#### Raw data

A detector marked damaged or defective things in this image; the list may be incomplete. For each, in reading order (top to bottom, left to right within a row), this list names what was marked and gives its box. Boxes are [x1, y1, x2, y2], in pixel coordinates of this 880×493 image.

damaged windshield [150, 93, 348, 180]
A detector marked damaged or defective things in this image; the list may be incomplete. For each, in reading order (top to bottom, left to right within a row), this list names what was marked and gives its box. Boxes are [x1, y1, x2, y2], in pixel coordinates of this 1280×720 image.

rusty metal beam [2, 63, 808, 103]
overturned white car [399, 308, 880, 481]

########
#### Raw data

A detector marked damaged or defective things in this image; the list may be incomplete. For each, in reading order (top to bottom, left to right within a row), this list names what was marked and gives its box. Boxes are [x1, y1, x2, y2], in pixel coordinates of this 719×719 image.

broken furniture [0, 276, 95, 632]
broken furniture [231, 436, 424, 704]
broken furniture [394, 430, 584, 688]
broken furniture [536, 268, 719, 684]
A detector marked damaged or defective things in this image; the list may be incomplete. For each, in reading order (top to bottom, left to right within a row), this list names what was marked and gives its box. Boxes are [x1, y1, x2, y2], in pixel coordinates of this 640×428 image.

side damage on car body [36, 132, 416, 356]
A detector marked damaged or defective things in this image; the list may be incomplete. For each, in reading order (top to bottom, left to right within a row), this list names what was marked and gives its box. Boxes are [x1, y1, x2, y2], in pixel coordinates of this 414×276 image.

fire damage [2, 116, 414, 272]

########

» **Problem**: Convert the stretch of material above, from the line that contains "this 719×719 image." through the line that contains "broken furniture [231, 436, 424, 704]", into a JSON list of strings. Make one string per line and skip any blank lines.

» **Task response**:
[
  "A detector marked damaged or defective things in this image; the list may be incomplete. For each, in reading order (top to bottom, left to right within a row), this list names what was marked and gives its box. Boxes are [x1, y1, x2, y2], in pixel coordinates of this 719×719 image.",
  "broken furniture [0, 276, 95, 632]",
  "broken furniture [231, 436, 424, 704]"
]